Mais de 25000 doentes foram aleatorizados. Eis as conclusões: “O suplemento com
ácidos gordos n-3 não resultou numa menor incidência de grandes eventos
cardiovasculares ou cancro do que placebo”.
A coluna da esquerda é dos ácidos gordos n-3. As taxas de cancro da
próstata são ligeiramente superiores, mas os intervalos de confiança não
revelam um sinal forte. As taxas globais de cancro e mortalidade são
semelhantes. [ver tabelas no artigo original]

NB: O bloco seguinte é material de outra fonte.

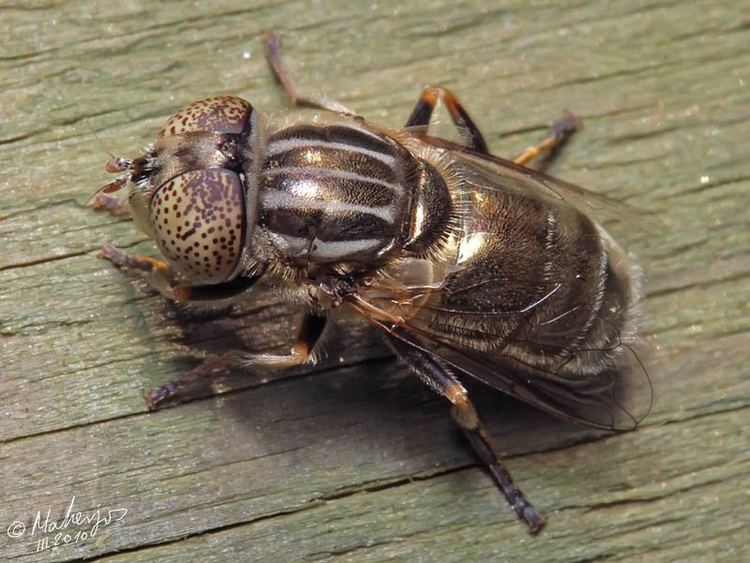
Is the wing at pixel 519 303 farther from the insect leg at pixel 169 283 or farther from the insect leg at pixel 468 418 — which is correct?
the insect leg at pixel 169 283

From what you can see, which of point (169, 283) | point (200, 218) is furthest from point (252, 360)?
point (200, 218)

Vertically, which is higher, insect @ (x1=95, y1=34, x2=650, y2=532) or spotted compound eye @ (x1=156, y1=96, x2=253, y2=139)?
spotted compound eye @ (x1=156, y1=96, x2=253, y2=139)

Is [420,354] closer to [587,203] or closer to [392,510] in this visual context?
[392,510]

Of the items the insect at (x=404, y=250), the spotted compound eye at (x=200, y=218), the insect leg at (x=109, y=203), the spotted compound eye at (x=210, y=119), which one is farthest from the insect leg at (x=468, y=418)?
the insect leg at (x=109, y=203)

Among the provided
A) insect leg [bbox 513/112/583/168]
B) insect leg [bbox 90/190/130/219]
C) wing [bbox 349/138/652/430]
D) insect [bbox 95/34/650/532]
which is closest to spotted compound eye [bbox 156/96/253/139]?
insect [bbox 95/34/650/532]

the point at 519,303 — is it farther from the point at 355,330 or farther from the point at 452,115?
the point at 452,115

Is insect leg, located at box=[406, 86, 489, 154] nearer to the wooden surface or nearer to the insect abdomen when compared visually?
the wooden surface
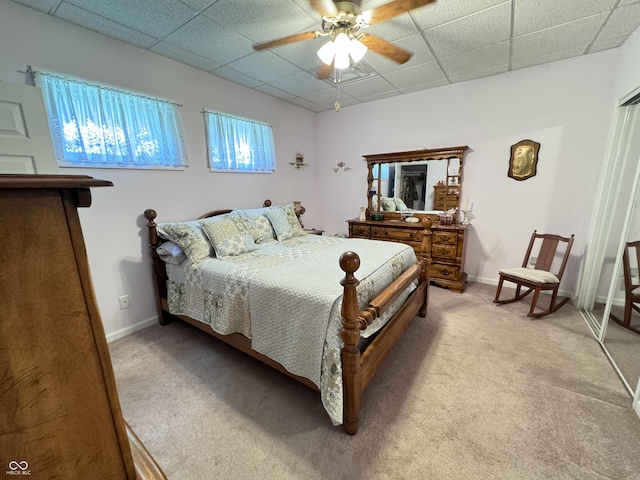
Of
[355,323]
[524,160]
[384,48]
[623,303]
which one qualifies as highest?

Não defendo que todas as afirmações sejam simples.
Defendo que o processo de avaliação é um pouco menos assustador do que o
Professor Gelman parece inferir.
É claro que a ciência médica é complicada. Os
conhecimentos sobre o assunto podem ser importantes. O Google e a Inteligência
Artificial não podem substituir a sabedoria dos médicos experientes.
Mas isso não significa que devamos tomar essa atitude:
“Não sei o que pensar sobre estes artigos”.
Eis cinco regras básicas que ajudam a compreender as
afirmações médicas:
1. Manter premissas pessimistas
2. Ser supercauteloso quanto a inferências causais a partir de
comparações observacionais não-aleatorizadas
3. Procurar grandes ensaios controlados aleatorizados e concentrar-se
nas suas análises primárias
4. Saber que o que realmente funciona é geralmente óbvio (antibióticos
para infeção bacteriana; desfibrilador externo automático para reverter a
fibrilação ventricular)
5. Respeitar a incerteza. Manter-se humilde sobre a maioria das
alegações “positivas”.
E sempre... arranjar tempo para Parar e Pensar. Stop and Think!